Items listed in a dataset
^^^^^^^^

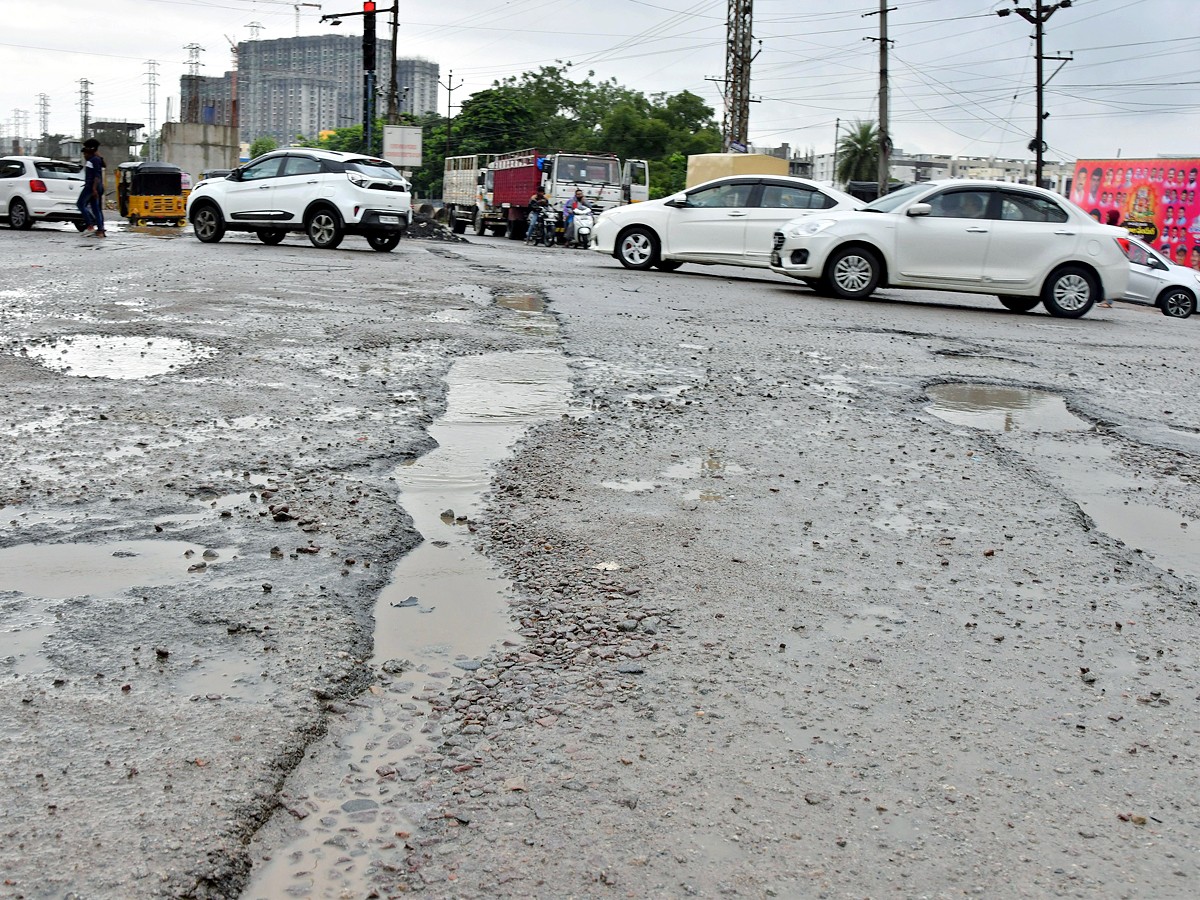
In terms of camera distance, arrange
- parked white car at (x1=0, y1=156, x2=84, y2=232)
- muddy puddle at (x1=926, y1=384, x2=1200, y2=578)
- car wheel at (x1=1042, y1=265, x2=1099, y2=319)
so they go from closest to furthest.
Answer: muddy puddle at (x1=926, y1=384, x2=1200, y2=578) < car wheel at (x1=1042, y1=265, x2=1099, y2=319) < parked white car at (x1=0, y1=156, x2=84, y2=232)

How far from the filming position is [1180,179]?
41.1 metres

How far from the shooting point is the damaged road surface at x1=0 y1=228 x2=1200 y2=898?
2.31 metres

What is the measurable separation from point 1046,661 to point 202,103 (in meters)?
106

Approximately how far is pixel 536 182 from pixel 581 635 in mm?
35964

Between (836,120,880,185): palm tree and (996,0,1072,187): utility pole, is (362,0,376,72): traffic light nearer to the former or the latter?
(996,0,1072,187): utility pole

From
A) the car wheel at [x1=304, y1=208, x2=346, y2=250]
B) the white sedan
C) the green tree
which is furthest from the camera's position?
the green tree

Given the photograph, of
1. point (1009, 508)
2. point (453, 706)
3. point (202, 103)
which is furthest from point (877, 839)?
point (202, 103)

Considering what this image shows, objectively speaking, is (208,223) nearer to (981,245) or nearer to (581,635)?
(981,245)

^^^^^^^^

--- Your instructions ---
Begin at the line that has "Considering what this" and stop after the last of the rows. Write those lines out again, requests included, moving every coordinate in the answers up by 31.

--- Reply to the task ---
Considering what this image shows, objectively speaking, is (208,223) nearer to (981,245) or nearer to (581,635)?
(1012,276)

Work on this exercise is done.